Assessment Breakdown

  • Final Exam: 60% of final grade.
  • Assignments: 3 assignments worth 10% each.
  • Lab Work: Worth 10%.
  • Assignments will include a mix of written and programming tasks:
    • 1st assignment: Written
    • 2nd assignment: Programming + Written
    • 3rd assignment: Programming
  • No midterm exam is scheduled.
  • Late assignments not accepted, but submission windows open until 8:30 AM the next morning.

Academic Integrity

  • Emphasizes the importance of individual effort on assignments.
  • Students may discuss assignments at a high level but should avoid sharing specific implementations.
  • Plagiarism detection tools will be used to ensure academic honesty.

Lecture Content Overview

Major Themes in Computer Science

  • Emphasis on solving computational problems.
  • Data structures and algorithms are the two main components of problem solving in computer science:
    • Data Structures: Systematic organization and access of data.
    • Algorithms: Step-by-step procedures for performing tasks.

Introduction to Data Types

  • A data type is a collection of values/objects.
  • Can be mathematically specified or given concrete representations in programming languages.
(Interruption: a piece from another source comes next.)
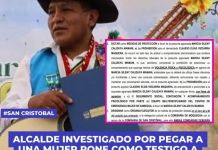 SAN CRISTOBAL: ALCALDE INVESTIGADO POR PEGAR A UNA MUJER PONE COMO TESTIGO A â€œDIOSITOâ€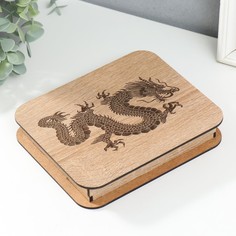 Шкатулка Дракон 17х14х3 см No Brand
Abstraction in Programming

  • Higher-level abstractions allow generalization of problem-solving techniques without getting into specific implementations.
  • Abstract Data Types (ADTs) define operations without specifying their implementations.

Stack Abstract Data Type Example

  • A stack is a collection that follows Last In, First Out (LIFO) rules.
  • Operations:
    • Push: Adds an element to the top of the stack.
    • Pop: Removes and returns the top element of the stack.
    • Other operations may include checking if the stack is empty or getting its size.

Next Steps

  • Future lectures will cover implementation details of stacks and various data structures.
  • Students encouraged to review the course notes for additional examples and understanding.